§ WORK INSTRUCTIONS: Reproduce the records word for word from their beginning through the line containing "<instances>", including that line, and omit the pictures from your copy.

Saved data entries
━━━━

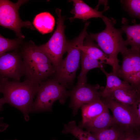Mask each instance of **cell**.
I'll list each match as a JSON object with an SVG mask.
<instances>
[{"instance_id":"52a82bcc","label":"cell","mask_w":140,"mask_h":140,"mask_svg":"<svg viewBox=\"0 0 140 140\" xmlns=\"http://www.w3.org/2000/svg\"><path fill=\"white\" fill-rule=\"evenodd\" d=\"M27 1L19 0L13 3L9 0H0V26L13 31L20 39L25 37L21 33L22 27L34 29L30 22L22 20L19 15L20 7Z\"/></svg>"},{"instance_id":"83f0119b","label":"cell","mask_w":140,"mask_h":140,"mask_svg":"<svg viewBox=\"0 0 140 140\" xmlns=\"http://www.w3.org/2000/svg\"><path fill=\"white\" fill-rule=\"evenodd\" d=\"M55 140V139H54V140Z\"/></svg>"},{"instance_id":"603a6c76","label":"cell","mask_w":140,"mask_h":140,"mask_svg":"<svg viewBox=\"0 0 140 140\" xmlns=\"http://www.w3.org/2000/svg\"><path fill=\"white\" fill-rule=\"evenodd\" d=\"M21 43L19 40L5 38L0 35V55L9 51L18 50Z\"/></svg>"},{"instance_id":"5bb4252c","label":"cell","mask_w":140,"mask_h":140,"mask_svg":"<svg viewBox=\"0 0 140 140\" xmlns=\"http://www.w3.org/2000/svg\"><path fill=\"white\" fill-rule=\"evenodd\" d=\"M106 97L122 104L131 106L140 99V88L132 86L120 88L113 92Z\"/></svg>"},{"instance_id":"277c9868","label":"cell","mask_w":140,"mask_h":140,"mask_svg":"<svg viewBox=\"0 0 140 140\" xmlns=\"http://www.w3.org/2000/svg\"><path fill=\"white\" fill-rule=\"evenodd\" d=\"M88 26L85 25L82 30L77 37L68 40L66 57L62 59L54 75V79L68 88L73 82L80 63L81 51L78 45L83 43L88 35Z\"/></svg>"},{"instance_id":"30bf717a","label":"cell","mask_w":140,"mask_h":140,"mask_svg":"<svg viewBox=\"0 0 140 140\" xmlns=\"http://www.w3.org/2000/svg\"><path fill=\"white\" fill-rule=\"evenodd\" d=\"M99 88L98 84H77L69 92L71 101L69 106L73 110L74 116L77 114L79 109L83 105L102 98V91H99Z\"/></svg>"},{"instance_id":"d4e9b609","label":"cell","mask_w":140,"mask_h":140,"mask_svg":"<svg viewBox=\"0 0 140 140\" xmlns=\"http://www.w3.org/2000/svg\"><path fill=\"white\" fill-rule=\"evenodd\" d=\"M140 139L139 130H125L121 140H139Z\"/></svg>"},{"instance_id":"44dd1931","label":"cell","mask_w":140,"mask_h":140,"mask_svg":"<svg viewBox=\"0 0 140 140\" xmlns=\"http://www.w3.org/2000/svg\"><path fill=\"white\" fill-rule=\"evenodd\" d=\"M125 131L117 125L110 128L91 134L96 140H121Z\"/></svg>"},{"instance_id":"2e32d148","label":"cell","mask_w":140,"mask_h":140,"mask_svg":"<svg viewBox=\"0 0 140 140\" xmlns=\"http://www.w3.org/2000/svg\"><path fill=\"white\" fill-rule=\"evenodd\" d=\"M123 25L121 29L126 35L127 39L125 41L126 45L130 46L132 49L140 51V24H135L132 25L128 24V20L123 18Z\"/></svg>"},{"instance_id":"f1b7e54d","label":"cell","mask_w":140,"mask_h":140,"mask_svg":"<svg viewBox=\"0 0 140 140\" xmlns=\"http://www.w3.org/2000/svg\"><path fill=\"white\" fill-rule=\"evenodd\" d=\"M139 140H140V139H139Z\"/></svg>"},{"instance_id":"3957f363","label":"cell","mask_w":140,"mask_h":140,"mask_svg":"<svg viewBox=\"0 0 140 140\" xmlns=\"http://www.w3.org/2000/svg\"><path fill=\"white\" fill-rule=\"evenodd\" d=\"M102 19L106 25L105 29L97 33H90L89 36L93 40L96 41L99 48L112 62L114 68L112 72L117 76L120 66L117 58L118 55L119 53L124 52L128 48L122 38V31L114 27L116 20L104 16Z\"/></svg>"},{"instance_id":"6da1fadb","label":"cell","mask_w":140,"mask_h":140,"mask_svg":"<svg viewBox=\"0 0 140 140\" xmlns=\"http://www.w3.org/2000/svg\"><path fill=\"white\" fill-rule=\"evenodd\" d=\"M39 84L24 80L9 81L0 77V93L3 95L0 99L1 102L3 105L7 103L18 109L27 121Z\"/></svg>"},{"instance_id":"9a60e30c","label":"cell","mask_w":140,"mask_h":140,"mask_svg":"<svg viewBox=\"0 0 140 140\" xmlns=\"http://www.w3.org/2000/svg\"><path fill=\"white\" fill-rule=\"evenodd\" d=\"M78 48L80 50L91 57L100 61L102 64L109 65L112 67V71L114 65L108 56L99 48L97 44L94 43L88 35L83 43L80 44Z\"/></svg>"},{"instance_id":"d6986e66","label":"cell","mask_w":140,"mask_h":140,"mask_svg":"<svg viewBox=\"0 0 140 140\" xmlns=\"http://www.w3.org/2000/svg\"><path fill=\"white\" fill-rule=\"evenodd\" d=\"M55 23L54 17L47 12H42L37 15L33 22L35 28L42 34L52 32Z\"/></svg>"},{"instance_id":"cb8c5ba5","label":"cell","mask_w":140,"mask_h":140,"mask_svg":"<svg viewBox=\"0 0 140 140\" xmlns=\"http://www.w3.org/2000/svg\"><path fill=\"white\" fill-rule=\"evenodd\" d=\"M121 2L131 16L134 17L140 18V0H122Z\"/></svg>"},{"instance_id":"8992f818","label":"cell","mask_w":140,"mask_h":140,"mask_svg":"<svg viewBox=\"0 0 140 140\" xmlns=\"http://www.w3.org/2000/svg\"><path fill=\"white\" fill-rule=\"evenodd\" d=\"M61 11L58 8L55 10L58 18L57 27L53 34L46 43L38 46L48 57L55 71L62 59L63 55L67 52L68 44L64 33L65 17L62 15Z\"/></svg>"},{"instance_id":"5b68a950","label":"cell","mask_w":140,"mask_h":140,"mask_svg":"<svg viewBox=\"0 0 140 140\" xmlns=\"http://www.w3.org/2000/svg\"><path fill=\"white\" fill-rule=\"evenodd\" d=\"M66 88L53 78H50L41 82L31 112L51 111L53 104L58 100L64 103L69 94V92Z\"/></svg>"},{"instance_id":"7402d4cb","label":"cell","mask_w":140,"mask_h":140,"mask_svg":"<svg viewBox=\"0 0 140 140\" xmlns=\"http://www.w3.org/2000/svg\"><path fill=\"white\" fill-rule=\"evenodd\" d=\"M62 132L65 134H71L79 140H96L91 133L78 126L74 121L64 124V130Z\"/></svg>"},{"instance_id":"ac0fdd59","label":"cell","mask_w":140,"mask_h":140,"mask_svg":"<svg viewBox=\"0 0 140 140\" xmlns=\"http://www.w3.org/2000/svg\"><path fill=\"white\" fill-rule=\"evenodd\" d=\"M80 59L81 67V72L78 77L77 84L87 83V75L90 70L94 68H103L102 64L99 60L91 57L81 51Z\"/></svg>"},{"instance_id":"7a4b0ae2","label":"cell","mask_w":140,"mask_h":140,"mask_svg":"<svg viewBox=\"0 0 140 140\" xmlns=\"http://www.w3.org/2000/svg\"><path fill=\"white\" fill-rule=\"evenodd\" d=\"M19 53L23 62L24 81L40 84L55 74L48 57L34 43L24 46Z\"/></svg>"},{"instance_id":"ba28073f","label":"cell","mask_w":140,"mask_h":140,"mask_svg":"<svg viewBox=\"0 0 140 140\" xmlns=\"http://www.w3.org/2000/svg\"><path fill=\"white\" fill-rule=\"evenodd\" d=\"M123 60L118 76L132 86L140 88V52L128 48L122 53Z\"/></svg>"},{"instance_id":"4316f807","label":"cell","mask_w":140,"mask_h":140,"mask_svg":"<svg viewBox=\"0 0 140 140\" xmlns=\"http://www.w3.org/2000/svg\"><path fill=\"white\" fill-rule=\"evenodd\" d=\"M3 104L2 103L0 99V111H2L3 110ZM4 124L2 123V122H0V130L2 131L1 128L2 130H3L5 129L6 126H4Z\"/></svg>"},{"instance_id":"f546056e","label":"cell","mask_w":140,"mask_h":140,"mask_svg":"<svg viewBox=\"0 0 140 140\" xmlns=\"http://www.w3.org/2000/svg\"><path fill=\"white\" fill-rule=\"evenodd\" d=\"M15 140H16V139Z\"/></svg>"},{"instance_id":"ffe728a7","label":"cell","mask_w":140,"mask_h":140,"mask_svg":"<svg viewBox=\"0 0 140 140\" xmlns=\"http://www.w3.org/2000/svg\"><path fill=\"white\" fill-rule=\"evenodd\" d=\"M100 69L105 74L107 79L106 87L101 93L102 98L106 97L111 92L118 88L132 86L127 82L121 80L113 72L108 73L103 68Z\"/></svg>"},{"instance_id":"7c38bea8","label":"cell","mask_w":140,"mask_h":140,"mask_svg":"<svg viewBox=\"0 0 140 140\" xmlns=\"http://www.w3.org/2000/svg\"><path fill=\"white\" fill-rule=\"evenodd\" d=\"M69 1L73 2L74 6V8L70 11V12L73 14L74 16L68 18L71 22L75 19H81L85 21L94 18H102L104 16L103 13L107 9L106 8L103 11H99L92 8L82 0Z\"/></svg>"},{"instance_id":"8fae6325","label":"cell","mask_w":140,"mask_h":140,"mask_svg":"<svg viewBox=\"0 0 140 140\" xmlns=\"http://www.w3.org/2000/svg\"><path fill=\"white\" fill-rule=\"evenodd\" d=\"M23 75V60L18 50L0 55V77L20 81Z\"/></svg>"},{"instance_id":"9c48e42d","label":"cell","mask_w":140,"mask_h":140,"mask_svg":"<svg viewBox=\"0 0 140 140\" xmlns=\"http://www.w3.org/2000/svg\"><path fill=\"white\" fill-rule=\"evenodd\" d=\"M103 99L118 125L124 130H139L140 125L131 105L122 104L108 97Z\"/></svg>"},{"instance_id":"4fadbf2b","label":"cell","mask_w":140,"mask_h":140,"mask_svg":"<svg viewBox=\"0 0 140 140\" xmlns=\"http://www.w3.org/2000/svg\"><path fill=\"white\" fill-rule=\"evenodd\" d=\"M117 125L108 109L100 115L82 124L80 128H84L91 133L110 128Z\"/></svg>"},{"instance_id":"e0dca14e","label":"cell","mask_w":140,"mask_h":140,"mask_svg":"<svg viewBox=\"0 0 140 140\" xmlns=\"http://www.w3.org/2000/svg\"><path fill=\"white\" fill-rule=\"evenodd\" d=\"M82 106V124L97 117L108 109L102 98Z\"/></svg>"},{"instance_id":"484cf974","label":"cell","mask_w":140,"mask_h":140,"mask_svg":"<svg viewBox=\"0 0 140 140\" xmlns=\"http://www.w3.org/2000/svg\"><path fill=\"white\" fill-rule=\"evenodd\" d=\"M131 107L136 116L137 122L140 125V99L137 100L131 105Z\"/></svg>"}]
</instances>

━━━━

§ EXPECTED OUTPUT:
Mask each instance of **cell**.
I'll list each match as a JSON object with an SVG mask.
<instances>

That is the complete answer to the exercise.